Zacks Investment Research | Apr 07, 2017 01:20AM ET
The steel industry – which had long been reeling under the effects of a tide of cheap imports, depressed steel prices and subdued demand – has staged a recovery of late, thanks to positive outcomes in a number of steel trade cases in the recent past and President Trump’s infrastructure spending promises.
The bullish Zacks Industry Rank of 20 carried by the Zacks categorized Steel-Producers industry is a testimony to the fact that steel stocks are back in favor. The favorable rank places the industry in the top 8% of the 250+ groups enlisted.
The Steel-Producers industry has also outperformed the broader market in the past year. The industry has gained around 46.1% in this period, much higher than the S&P 500’s corresponding return of 14.7%.
Although persistent weakness in investment globally is hindering a stronger steel demand recovery, a better-than-expected forecast for China along with continued growth in emerging economies are expected to help keep the global steel industry on a positive growth path in 2017.
The World Steel Association expects global steel demand to expand 0.5% in 2017. Demand in emerging and developing economies (barring China) is expected to rise 4% this year.
Below we highlight some key factors that have contributed to a rebound in the steel space.
Trade Actions on Cheap Imports
One of the major factors that have fueled a recovery in the steel sector is favorable developments on a number of trade cases that led to a decline in steel imports. Affirmative rulings in these cases have been be a positive catalyst for the U.S. steel industry. Steel imports fell around 15% year over year in 2016 on the back of punitive trade actions that led to levy of tariffs on imports.
U.S. regulators, in mid-2016, imposed a whopping final anti-dumping duty rate of 209.97% on imports of corrosion-resistant steel from China and also slapped a hefty final anti-dumping duty rate of 265.79% on Chinese cold-rolled steel. The U.S. Department of Commerce (DOC), in Sep 2016, also levied anti-dumping duties on imports of certain hot-rolled steel flat products by seven countries.

Work order: Continue the article on the steel industry's recovery, starting after its last sentence, so that it reads as the next part of that piece and not as part of the material that follows.

Dataset content:
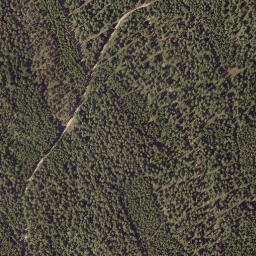 Satellite imagery of Ochsenkopf, AT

Solved problem:
Moreover, the DOC, last month, issued positive final rulings in its anti-dumping duty investigations on imports of carbon and alloy steel plates from eight countries. The commerce department found that these exporters are selling these products in the U.S. at unfairly low prices and, therefore, are subject to anti-dumping duties. The U.S. International Trade Commission (ITC) is scheduled to make its final injury ruling on this case in May.
Recovery in Steel Prices
Steel prices rebounded during second-half 2016 on the back of trade actions, reflected by a significant increase in hot-rolled and cold-rolled steel prices. Another factor that has contributed to a recovery in steel prices is higher costs of steel-making inputs such as iron ore and coking coal. Iron ore prices roughly doubled in 2016, driven by healthy Chinese demand. A number of steel companies have been raising their steel selling prices in response to an increase in raw material costs.
Moreover, China is taking measures to reduce its excess steel supply. The world’s largest steel producer has pledged to cut its steel production capacity by around 50 million metric tons in 2017, according to a government work report. China exceeded its steel capacity cut target of 45 million metric tons last year. The country’s sustained efforts to eliminate excess capacity should provide support to steel prices in 2017.
The Trump Factor
One of the industries that are well placed to gain from Trump’s infrastructure spending promises is the steel industry. Steel stocks, which had been in the dumps for most part of 2016, got a big boost following Trump’s election win in November on expectations of significant infrastructure spending in a Trump administration.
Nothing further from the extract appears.